» MATERIAL PROVIDED:
>> begin

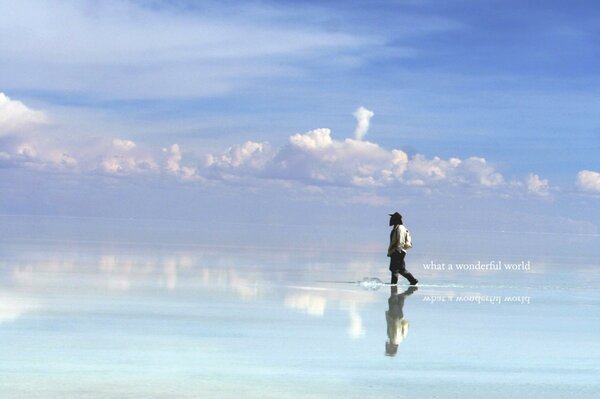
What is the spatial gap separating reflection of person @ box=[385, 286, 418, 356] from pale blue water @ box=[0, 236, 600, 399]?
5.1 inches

>> end
>> begin

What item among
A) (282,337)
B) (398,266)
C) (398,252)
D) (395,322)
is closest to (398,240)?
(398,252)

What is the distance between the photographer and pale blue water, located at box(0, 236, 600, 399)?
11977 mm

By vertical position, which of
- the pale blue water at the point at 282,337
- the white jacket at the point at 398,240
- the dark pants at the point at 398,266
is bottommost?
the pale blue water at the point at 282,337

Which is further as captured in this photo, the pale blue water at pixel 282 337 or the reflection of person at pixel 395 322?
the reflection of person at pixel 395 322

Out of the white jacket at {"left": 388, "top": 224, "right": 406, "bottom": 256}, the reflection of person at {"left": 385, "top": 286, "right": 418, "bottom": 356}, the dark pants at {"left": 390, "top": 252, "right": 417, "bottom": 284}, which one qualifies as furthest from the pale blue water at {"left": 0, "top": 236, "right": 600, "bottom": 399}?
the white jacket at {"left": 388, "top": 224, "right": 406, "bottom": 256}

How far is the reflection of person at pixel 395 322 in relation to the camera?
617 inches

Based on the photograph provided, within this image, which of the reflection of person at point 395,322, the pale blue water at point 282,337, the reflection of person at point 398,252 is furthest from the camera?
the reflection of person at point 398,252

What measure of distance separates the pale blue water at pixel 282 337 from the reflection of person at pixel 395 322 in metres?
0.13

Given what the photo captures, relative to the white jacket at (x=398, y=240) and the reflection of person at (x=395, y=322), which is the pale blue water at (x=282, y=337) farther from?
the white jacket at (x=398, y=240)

>> end

» WHAT IS REQUIRED:
Filter the records above down to every line containing the string "pixel", matching case exactly, and copy each such line.

» EXERCISE RESULT:
Which is further as captured in this photo, the pale blue water at pixel 282 337 or the reflection of person at pixel 395 322?
the reflection of person at pixel 395 322
How far is the reflection of person at pixel 395 322 in relation to the camera?
What measure of distance separates the pale blue water at pixel 282 337 from the reflection of person at pixel 395 322 in metres?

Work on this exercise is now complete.